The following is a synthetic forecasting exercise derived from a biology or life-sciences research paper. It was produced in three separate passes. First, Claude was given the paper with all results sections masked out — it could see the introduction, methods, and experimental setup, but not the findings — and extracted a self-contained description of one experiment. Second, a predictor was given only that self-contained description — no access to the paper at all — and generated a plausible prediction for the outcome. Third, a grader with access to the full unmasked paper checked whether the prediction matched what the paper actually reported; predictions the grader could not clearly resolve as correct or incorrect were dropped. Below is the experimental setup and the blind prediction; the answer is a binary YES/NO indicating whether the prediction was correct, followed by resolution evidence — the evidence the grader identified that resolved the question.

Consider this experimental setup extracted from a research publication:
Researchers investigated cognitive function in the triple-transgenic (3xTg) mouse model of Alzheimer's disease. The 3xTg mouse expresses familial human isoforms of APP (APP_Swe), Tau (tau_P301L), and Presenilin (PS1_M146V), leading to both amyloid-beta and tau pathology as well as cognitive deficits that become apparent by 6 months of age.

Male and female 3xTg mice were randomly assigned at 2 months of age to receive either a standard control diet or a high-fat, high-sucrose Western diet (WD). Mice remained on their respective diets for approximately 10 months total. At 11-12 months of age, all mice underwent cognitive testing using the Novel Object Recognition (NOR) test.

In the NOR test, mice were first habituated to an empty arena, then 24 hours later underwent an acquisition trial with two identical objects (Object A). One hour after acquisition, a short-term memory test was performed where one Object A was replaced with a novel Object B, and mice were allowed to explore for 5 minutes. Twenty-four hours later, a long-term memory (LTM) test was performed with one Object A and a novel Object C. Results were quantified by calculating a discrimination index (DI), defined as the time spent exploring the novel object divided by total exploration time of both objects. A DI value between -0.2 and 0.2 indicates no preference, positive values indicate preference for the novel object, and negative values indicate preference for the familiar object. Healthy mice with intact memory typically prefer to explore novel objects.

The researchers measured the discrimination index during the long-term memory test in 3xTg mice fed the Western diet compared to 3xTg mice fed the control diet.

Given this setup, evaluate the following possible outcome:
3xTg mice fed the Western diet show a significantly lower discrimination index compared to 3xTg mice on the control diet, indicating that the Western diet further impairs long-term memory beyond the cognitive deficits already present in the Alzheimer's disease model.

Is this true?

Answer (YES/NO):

• • •

* **Task brief**: All that is needed is the exact run of lines above from the line containing "Researchers investigated cognitive" through the line containing "Given this setup, evaluate", both of them included.

* **Task solution**:
Researchers investigated cognitive function in the triple-transgenic (3xTg) mouse model of Alzheimer's disease. The 3xTg mouse expresses familial human isoforms of APP (APP_Swe), Tau (tau_P301L), and Presenilin (PS1_M146V), leading to both amyloid-beta and tau pathology as well as cognitive deficits that become apparent by 6 months of age.

Male and female 3xTg mice were randomly assigned at 2 months of age to receive either a standard control diet or a high-fat, high-sucrose Western diet (WD). Mice remained on their respective diets for approximately 10 months total. At 11-12 months of age, all mice underwent cognitive testing using the Novel Object Recognition (NOR) test.

In the NOR test, mice were first habituated to an empty arena, then 24 hours later underwent an acquisition trial with two identical objects (Object A). One hour after acquisition, a short-term memory test was performed where one Object A was replaced with a novel Object B, and mice were allowed to explore for 5 minutes. Twenty-four hours later, a long-term memory (LTM) test was performed with one Object A and a novel Object C. Results were quantified by calculating a discrimination index (DI), defined as the time spent exploring the novel object divided by total exploration time of both objects. A DI value between -0.2 and 0.2 indicates no preference, positive values indicate preference for the novel object, and negative values indicate preference for the familiar object. Healthy mice with intact memory typically prefer to explore novel objects.

The researchers measured the discrimination index during the long-term memory test in 3xTg mice fed the Western diet compared to 3xTg mice fed the control diet.

Given this setup, evaluate the following possible outcome:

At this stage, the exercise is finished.